Mimi Murray 2007-2008

Title of Humanics Lecture
Our Great Adventure in Education: The Whole Story

Earned Degrees
B.S., Springfield College, 1961
M.S., Springfield College, 1967
Ph.D., University of Connecticut, 1976

Final Title at Springfield College

Professor of Exercise Science and Sport Studies

Short statement that describes what it means to be a Distinguished Professor of Humanics:

Being a Humanics professor is a community acknowledgment of an individual's commitment to Springfield College through service and dedication to the Humanics philosophy . . . a "lived" philosophy. It is an honor and capstone of one's life and career. At Springfield College most are aware of Gulick's symbol of Humanics. . . . an equilateral triangle: two sides of body and mind leading up to and supporting the third side or top, spirit. Often omitted though is a circle encapsulating the triangle. The circle symbolizes the "WHOLE" person . . . a unity of mind, body, and spirit, a complete person.
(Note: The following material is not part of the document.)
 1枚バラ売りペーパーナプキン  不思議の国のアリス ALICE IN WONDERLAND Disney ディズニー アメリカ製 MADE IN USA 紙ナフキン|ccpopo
Short statement that describes how you continued to live the Humanics mission after your year as Distinguished Professor of Humanics:

Aspiring to the lived Humanics is a challenge, not always achieved, but I have become ever more dedicated to doing so. Through living the Humanics philosophy, the well-lived life is possible. Included in this endeavor is finding joy in self and others, being kind, inclusive, behaving fairly and with honesty while actively participating in the world community. Humanics requires ACTION while "Follow(ing) truth to wisdom" (SC alma mater).